So,
y’all know about the gift economy, right? (The wiki article can give you
a decent idea, just in case you don’t.) I’d like to talk about it in sort of
casual terms here. Like, how it happens casually whenever we’re just hanging
out with one another, and how that can be fine or escalate badly. Here are some
examples.
In
platonic friendships, we take each other’s feelings into consideration, right?
I mean, unless you’re just a terrible friend or something, you do. You try to
make your friend laugh. You try to make your friend smile. In exchange, they do
the same. This solidifies and strengthens the friendship over time. Doesn’t
that count as a gift exchange? I mean, the most default reason we form
friendships because it’s mutually beneficial for us to do so, even if that
benefit is just a laugh together here and there. But I’m not at all saying that
this should cheapen friendship. I’m not even saying that it’s bad. I’m just
saying that that’s the way it is. Although, it can be bad sometimes. For
example, if your friend were to do something nice for you, and then use that to
push you into a position of helping them with something you don’t feel
comfortable helping with/something that’s much more difficult than what they
did for you, that’s an example of a toxic friendship.
As
you can probably guess, this also applies to romantic relationships. I mean,
all of the exchanges in genuinely platonic friendship can apply here as well,
but there are some extra ones in romantic relationships. Or at the very least,
the platonic ones can be pushed in different directions here. Like, you know,
toxic partners trying to guilt you do things you don’t feel comfortable doing.
Because they did A for you, so shouldn’t you give them B? Yeah, that’s the gift
economy all right, and it’s a super toxic form of it. Again, it’s not always
terrible like that though. A healthy relationship-based gift economy is sincere
mutual enjoyment of one another’s company.
Expanding
on that, you know nice guys?
If not, you may just want to leave here and now. Turn back while you still can,
it’s better the way you have it. They embody the worst parts of both platonic
and romantic gift economies. (And before anyone says it, yes, I know that anyone
of any gender can be a “nice guy.”) They will typically act like a friend, but
then start demanding that, rather than receiving mutual friendship in exchange,
you’re obligated to date them. And of course, if you don’t see this as a
reasonable exchange (as any sane person wouldn’t), they insist that you’ve
abused the gift economy. They gave you their gift and received “nothing” in
exchange.
Can
I stop here for a moment and talk about a personal experience? I think it might
aid the discussion if I can offer a more specific example. I was homeschooled
for basically all of my pre-college education. For my last couple years of high
school, I took math at a (very religious) co-op in a neighboring town. If you,
like most people, were not homeschooled, a co-op is a place where homeschoolers
gather to take select classes together on certain days. My math class, for example,
only met twice a week, and we’d have daily work to do at home. And, as anyone
who knows me at all will tell you, I’m lesbian and femme-aligned nonbinary or a
demigirl or whatever. There’s a point here, I promise. I had trouble making
friends there, and maybe that’s because the other people there were more
“gross, that scientist’s name is pronounced ‘gay,’
ha-ha,” type of students. But as time went on, I did, eventually make a friend.

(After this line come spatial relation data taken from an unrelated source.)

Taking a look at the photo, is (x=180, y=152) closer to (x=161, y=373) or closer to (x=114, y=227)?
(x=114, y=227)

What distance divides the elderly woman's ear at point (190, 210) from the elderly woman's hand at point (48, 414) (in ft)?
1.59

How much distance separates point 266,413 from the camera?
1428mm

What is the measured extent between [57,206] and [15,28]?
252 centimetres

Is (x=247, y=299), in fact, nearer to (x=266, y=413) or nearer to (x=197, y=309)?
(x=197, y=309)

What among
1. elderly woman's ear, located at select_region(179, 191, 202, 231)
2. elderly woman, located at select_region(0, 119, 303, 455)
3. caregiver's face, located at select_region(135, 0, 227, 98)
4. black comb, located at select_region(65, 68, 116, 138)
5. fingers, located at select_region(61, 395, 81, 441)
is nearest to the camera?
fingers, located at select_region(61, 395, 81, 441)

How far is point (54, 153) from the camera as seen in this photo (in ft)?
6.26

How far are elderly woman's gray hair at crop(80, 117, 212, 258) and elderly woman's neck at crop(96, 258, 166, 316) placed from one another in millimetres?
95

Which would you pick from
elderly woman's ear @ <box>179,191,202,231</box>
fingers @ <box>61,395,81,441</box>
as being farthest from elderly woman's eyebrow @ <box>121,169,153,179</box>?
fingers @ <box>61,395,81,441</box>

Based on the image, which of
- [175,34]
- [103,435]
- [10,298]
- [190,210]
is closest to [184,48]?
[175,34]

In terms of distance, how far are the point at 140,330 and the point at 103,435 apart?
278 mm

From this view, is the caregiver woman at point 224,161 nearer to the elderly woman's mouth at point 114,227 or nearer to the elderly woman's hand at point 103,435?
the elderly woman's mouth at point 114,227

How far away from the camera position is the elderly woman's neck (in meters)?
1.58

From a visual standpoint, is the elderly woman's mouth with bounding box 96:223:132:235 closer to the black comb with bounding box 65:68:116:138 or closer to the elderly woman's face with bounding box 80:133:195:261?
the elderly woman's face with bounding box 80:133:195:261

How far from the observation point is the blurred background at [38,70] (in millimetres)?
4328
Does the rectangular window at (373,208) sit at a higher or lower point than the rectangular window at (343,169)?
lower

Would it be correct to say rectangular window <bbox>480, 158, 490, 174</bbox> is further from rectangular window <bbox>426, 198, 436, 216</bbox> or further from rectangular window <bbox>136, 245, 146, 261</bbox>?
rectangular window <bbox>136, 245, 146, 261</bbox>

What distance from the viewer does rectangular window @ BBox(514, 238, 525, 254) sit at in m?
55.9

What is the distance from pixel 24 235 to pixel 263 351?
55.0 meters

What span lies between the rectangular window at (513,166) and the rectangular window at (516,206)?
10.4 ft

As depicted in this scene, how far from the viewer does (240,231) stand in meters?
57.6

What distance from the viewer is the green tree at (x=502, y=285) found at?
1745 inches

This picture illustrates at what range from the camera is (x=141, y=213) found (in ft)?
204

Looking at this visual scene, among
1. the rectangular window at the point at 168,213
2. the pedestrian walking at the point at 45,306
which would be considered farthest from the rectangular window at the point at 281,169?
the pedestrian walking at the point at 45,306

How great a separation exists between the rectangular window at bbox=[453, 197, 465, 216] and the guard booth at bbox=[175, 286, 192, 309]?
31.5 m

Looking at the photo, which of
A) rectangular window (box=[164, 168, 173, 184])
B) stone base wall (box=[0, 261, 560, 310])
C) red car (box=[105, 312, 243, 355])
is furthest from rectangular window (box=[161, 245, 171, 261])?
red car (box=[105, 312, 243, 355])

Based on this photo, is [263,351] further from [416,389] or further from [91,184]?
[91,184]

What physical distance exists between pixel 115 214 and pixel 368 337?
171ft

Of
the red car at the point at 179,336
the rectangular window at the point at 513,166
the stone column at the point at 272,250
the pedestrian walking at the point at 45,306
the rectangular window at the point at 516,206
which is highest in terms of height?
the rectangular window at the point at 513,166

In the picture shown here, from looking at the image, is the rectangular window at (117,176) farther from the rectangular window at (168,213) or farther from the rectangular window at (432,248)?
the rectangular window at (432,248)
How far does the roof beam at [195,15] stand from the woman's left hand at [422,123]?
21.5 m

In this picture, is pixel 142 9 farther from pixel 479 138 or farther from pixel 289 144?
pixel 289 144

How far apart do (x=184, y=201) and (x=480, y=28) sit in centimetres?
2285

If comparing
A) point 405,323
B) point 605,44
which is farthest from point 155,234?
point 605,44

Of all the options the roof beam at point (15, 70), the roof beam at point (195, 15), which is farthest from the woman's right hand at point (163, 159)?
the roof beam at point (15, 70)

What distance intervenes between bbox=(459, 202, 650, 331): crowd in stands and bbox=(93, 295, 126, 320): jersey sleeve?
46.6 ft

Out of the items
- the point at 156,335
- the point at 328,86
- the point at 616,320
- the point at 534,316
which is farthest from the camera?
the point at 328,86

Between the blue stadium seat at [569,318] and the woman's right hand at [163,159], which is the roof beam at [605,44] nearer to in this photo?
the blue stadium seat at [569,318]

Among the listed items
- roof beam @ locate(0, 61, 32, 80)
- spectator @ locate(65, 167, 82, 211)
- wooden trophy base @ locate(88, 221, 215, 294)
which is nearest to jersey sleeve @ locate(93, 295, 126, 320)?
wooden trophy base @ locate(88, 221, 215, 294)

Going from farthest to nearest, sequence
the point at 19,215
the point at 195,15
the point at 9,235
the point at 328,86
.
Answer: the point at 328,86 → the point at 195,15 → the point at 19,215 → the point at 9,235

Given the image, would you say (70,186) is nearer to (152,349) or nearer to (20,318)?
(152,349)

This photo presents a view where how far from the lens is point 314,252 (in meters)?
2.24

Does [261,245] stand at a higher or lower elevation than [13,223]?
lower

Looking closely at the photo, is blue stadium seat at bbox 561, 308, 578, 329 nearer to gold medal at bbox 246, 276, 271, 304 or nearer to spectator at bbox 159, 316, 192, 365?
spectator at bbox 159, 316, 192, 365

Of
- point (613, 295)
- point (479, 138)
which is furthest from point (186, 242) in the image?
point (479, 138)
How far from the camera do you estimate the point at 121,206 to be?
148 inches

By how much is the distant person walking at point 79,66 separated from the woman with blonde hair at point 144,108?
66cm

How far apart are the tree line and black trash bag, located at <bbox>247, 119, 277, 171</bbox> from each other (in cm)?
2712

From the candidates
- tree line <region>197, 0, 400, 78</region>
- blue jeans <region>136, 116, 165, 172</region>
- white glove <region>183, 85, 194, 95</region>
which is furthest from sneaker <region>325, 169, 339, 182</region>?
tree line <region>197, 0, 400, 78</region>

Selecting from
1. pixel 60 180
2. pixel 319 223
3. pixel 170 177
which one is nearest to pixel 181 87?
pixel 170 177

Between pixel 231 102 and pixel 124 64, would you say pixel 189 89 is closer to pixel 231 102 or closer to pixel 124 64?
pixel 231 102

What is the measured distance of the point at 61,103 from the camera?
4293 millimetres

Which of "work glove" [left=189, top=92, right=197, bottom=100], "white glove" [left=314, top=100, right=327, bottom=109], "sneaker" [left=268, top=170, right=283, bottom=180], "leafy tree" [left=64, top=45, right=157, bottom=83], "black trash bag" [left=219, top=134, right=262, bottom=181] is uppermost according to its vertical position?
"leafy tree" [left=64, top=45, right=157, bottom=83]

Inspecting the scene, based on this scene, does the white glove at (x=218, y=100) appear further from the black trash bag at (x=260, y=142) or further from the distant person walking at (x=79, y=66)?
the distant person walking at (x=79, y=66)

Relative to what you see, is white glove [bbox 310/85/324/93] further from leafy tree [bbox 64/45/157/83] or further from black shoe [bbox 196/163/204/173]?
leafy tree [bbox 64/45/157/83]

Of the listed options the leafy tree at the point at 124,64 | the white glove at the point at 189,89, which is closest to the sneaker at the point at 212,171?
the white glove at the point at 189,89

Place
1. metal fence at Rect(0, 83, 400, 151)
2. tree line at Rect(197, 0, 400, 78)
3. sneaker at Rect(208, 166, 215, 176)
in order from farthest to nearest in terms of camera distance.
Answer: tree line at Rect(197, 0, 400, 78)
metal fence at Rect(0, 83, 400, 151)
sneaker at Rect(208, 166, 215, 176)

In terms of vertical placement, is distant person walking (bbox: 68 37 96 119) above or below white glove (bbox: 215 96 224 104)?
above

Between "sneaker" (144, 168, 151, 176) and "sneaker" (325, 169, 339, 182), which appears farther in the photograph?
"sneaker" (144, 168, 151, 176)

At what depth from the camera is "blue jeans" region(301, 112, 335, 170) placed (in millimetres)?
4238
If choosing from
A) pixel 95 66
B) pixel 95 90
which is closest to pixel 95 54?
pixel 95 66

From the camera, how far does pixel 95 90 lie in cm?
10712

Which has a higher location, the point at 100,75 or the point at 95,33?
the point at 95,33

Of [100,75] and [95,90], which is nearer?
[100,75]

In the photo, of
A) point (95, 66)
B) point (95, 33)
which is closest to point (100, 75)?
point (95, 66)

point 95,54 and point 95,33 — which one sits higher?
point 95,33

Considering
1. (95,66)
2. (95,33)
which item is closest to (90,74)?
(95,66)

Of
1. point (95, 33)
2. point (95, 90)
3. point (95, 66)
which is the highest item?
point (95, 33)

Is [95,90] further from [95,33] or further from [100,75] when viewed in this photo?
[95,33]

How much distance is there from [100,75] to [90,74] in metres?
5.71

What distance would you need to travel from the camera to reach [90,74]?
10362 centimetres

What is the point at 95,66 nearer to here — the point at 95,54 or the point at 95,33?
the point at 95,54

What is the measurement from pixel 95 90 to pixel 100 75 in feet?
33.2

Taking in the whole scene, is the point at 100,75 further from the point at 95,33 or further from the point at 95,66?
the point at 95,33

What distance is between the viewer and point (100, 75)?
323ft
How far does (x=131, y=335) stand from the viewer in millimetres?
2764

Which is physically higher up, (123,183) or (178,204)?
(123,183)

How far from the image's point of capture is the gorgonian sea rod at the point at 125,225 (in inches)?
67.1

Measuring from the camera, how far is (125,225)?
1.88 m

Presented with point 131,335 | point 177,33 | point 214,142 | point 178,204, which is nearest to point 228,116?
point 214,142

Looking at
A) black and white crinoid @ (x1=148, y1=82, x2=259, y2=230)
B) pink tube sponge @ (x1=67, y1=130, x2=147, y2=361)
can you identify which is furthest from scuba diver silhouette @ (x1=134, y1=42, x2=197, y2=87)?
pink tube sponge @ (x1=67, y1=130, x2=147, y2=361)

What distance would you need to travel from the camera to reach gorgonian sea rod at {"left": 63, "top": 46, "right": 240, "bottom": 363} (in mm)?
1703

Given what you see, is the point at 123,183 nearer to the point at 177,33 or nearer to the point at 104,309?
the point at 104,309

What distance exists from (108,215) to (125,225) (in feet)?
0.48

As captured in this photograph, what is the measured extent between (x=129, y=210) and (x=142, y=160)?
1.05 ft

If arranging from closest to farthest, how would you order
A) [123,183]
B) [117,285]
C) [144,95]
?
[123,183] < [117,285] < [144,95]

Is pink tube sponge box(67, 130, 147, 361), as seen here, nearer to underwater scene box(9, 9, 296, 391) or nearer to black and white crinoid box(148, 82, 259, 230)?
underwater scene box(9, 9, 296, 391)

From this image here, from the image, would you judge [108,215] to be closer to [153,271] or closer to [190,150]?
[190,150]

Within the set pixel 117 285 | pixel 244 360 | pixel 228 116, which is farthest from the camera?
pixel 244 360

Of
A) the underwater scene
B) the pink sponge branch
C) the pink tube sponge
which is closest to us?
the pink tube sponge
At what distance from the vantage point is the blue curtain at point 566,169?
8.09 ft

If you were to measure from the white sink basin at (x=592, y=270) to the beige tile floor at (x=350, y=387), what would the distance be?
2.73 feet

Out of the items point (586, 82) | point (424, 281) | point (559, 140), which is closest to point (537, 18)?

Let’s call him Derek. He was the only other nerd in our tiny class at the time,
and it was great to find someone who I could discuss my geeky interests with.
Our friendship formed around the exchange of us both wanting to talk about our
interests and having one another to discuss it with. Even when it was an
interest that we didn’t both share, I’d get to talk about mine for a while,
then he’d get to talk about his for a while. The gift exchange was pretty
clear-cut, and we seemed to be getting along really well. But then, we hit the
second in-class day of my senior year. My first in-class day had been kind of
rough, and I was kind of dreading that second one. With my mom assuring me it
would be fine, I went back to class. But let’s pause there for a second.
Remember how I mentioned that anyone who really knows me knows I’m queer as a three-dollar
bill? Well, longish story short, it came up in text-conversation, and I
mentioned that I had a girlfriend. Back to that second in-class day, Derek
confronted me on the way to my classroom. I don’t want to get into the
specifics, because that’s personal, and I don’t feel comfortable talking about
it on the internet. Let it suffice to say that I managed to keep the situation
calm with nauseating amounts of politeness and praise, but he kept saying how
it was unfair to him that I “chose” to be a lesbian, because he wanted to be
with me.
I
wanted to share that particular story because it offers specific real-life
examples of a seemingly healthy platonic friendship exchange, how that morphed
into a more toxic one-sided-romantic relationship, and how one can easily become
the other. I encourage anyone reading this to think about how their own relationship-based
gift exchanges morph over time.
All
in all, I think that gift economics can help us better understand the way that
relationships operate, and the way that we interact with each other. Maybe
think over some instances of this from your own life and ask yourself if it was
an equivalent exchange. You can use it to evaluate which relationships in your
life are healthy or unhealthy, if you look at it right.